**Фрагмент документа**

Видеть Платоновым

advertisement
О. А. Балла-Гертман
Видеть Платоновым
Андрей Платонов. Философское дело: сборник научных статей / под ред. В. В. Варавы, С. А.
Никольского; Воронежский государственный университет. Воронеж: Издательский дом ВГУ, 2014. 352
с.
Согласно предположению, лежащему в основе этого, состоявшегося два года назад в Воронеже разговора
философов и литературоведов1, у русской философской мысли — две ветви, точнее, две стороны: академическая
и художественная2. Может быть, гораздо более друг от друга обособленные, чем питающие друг друга, они всётаки связаны — и устроены притом таким образом, что художественная ветвь, волею исторических судеб, и
первичнее, и сильнее, и, пожалуй, способна существенно больше дать своей младшей академической сестре, чем
та ей в ответ, и, по большому счёту, способна даже обойтись без неё (в случае главного героя рассматриваемого
сборника — точно обходилась). В общем, это предположение, во-первых, о первичности (и не только в русском
философском осмыслении мира, но в нём — в особенности) художественного и вторичности
рассудочного/академического и, во-вторых, о том, что полноценные философские смыслы могут добываться и
без того, чтобы прибегать к академическим средствам. Словом, о множественности возможных путей
философской мысли.

**Задание**
Какие две стороны русской философской мысли называет фрагмент документа?

**Записанные данные**
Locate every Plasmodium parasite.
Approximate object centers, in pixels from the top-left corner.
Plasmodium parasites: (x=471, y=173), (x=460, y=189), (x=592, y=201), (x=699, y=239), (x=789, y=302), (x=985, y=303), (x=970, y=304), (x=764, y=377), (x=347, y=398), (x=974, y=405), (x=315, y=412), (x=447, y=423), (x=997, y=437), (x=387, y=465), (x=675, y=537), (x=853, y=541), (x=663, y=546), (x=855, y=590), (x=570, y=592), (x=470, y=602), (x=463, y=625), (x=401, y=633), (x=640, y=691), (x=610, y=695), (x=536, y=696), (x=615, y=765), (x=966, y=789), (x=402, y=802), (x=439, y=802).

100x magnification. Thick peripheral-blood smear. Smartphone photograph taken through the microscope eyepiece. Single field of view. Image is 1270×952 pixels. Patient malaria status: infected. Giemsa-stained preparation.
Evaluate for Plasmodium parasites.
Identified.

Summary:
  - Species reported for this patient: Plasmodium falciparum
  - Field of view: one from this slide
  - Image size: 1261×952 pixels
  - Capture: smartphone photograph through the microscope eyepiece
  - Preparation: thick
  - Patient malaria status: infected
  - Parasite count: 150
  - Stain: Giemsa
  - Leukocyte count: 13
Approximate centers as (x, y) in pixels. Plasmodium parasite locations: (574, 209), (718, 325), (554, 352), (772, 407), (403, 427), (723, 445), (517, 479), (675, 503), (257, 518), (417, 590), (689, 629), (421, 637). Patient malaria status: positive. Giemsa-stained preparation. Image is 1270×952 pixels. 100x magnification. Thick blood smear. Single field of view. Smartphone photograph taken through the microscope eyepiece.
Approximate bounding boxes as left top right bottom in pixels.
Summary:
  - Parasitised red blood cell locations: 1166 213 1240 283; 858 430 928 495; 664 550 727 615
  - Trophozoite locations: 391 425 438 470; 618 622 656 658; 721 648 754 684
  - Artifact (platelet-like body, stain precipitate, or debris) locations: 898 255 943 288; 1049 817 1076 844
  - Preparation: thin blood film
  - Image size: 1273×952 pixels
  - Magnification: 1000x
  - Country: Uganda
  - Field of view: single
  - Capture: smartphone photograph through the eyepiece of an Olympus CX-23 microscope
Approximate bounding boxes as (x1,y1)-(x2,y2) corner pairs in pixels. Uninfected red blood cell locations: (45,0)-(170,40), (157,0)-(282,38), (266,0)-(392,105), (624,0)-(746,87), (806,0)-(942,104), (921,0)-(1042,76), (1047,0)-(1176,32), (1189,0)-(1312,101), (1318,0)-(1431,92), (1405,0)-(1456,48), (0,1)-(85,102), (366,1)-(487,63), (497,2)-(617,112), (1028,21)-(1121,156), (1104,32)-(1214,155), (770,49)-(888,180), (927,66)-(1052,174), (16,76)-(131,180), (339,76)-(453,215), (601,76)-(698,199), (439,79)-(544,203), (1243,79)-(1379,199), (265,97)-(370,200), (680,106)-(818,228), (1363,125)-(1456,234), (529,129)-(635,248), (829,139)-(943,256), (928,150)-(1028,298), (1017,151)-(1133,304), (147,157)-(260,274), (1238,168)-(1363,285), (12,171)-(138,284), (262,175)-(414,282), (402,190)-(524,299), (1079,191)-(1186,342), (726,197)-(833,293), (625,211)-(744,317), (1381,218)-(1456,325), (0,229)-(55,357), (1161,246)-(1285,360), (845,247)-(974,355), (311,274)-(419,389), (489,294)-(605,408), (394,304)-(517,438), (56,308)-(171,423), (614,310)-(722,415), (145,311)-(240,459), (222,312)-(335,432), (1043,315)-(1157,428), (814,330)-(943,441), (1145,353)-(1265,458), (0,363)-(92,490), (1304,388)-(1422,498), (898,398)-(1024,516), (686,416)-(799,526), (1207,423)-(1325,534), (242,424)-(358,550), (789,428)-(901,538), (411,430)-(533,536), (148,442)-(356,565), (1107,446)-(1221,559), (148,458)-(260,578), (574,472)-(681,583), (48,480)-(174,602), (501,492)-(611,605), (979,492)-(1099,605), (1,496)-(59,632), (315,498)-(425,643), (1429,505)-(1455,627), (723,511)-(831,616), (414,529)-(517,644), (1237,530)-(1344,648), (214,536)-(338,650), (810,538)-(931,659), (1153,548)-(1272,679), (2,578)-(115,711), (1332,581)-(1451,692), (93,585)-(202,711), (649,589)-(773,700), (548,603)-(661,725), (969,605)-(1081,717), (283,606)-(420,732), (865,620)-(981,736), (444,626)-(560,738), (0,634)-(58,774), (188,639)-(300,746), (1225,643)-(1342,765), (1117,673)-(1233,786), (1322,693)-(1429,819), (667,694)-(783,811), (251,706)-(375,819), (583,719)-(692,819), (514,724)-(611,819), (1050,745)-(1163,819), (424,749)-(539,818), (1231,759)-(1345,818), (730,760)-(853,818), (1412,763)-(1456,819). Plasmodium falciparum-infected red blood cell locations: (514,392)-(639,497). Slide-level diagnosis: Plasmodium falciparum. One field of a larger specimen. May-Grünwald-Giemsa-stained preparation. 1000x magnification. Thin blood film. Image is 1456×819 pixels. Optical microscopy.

**Письменный ответ**
Академическую и художественную.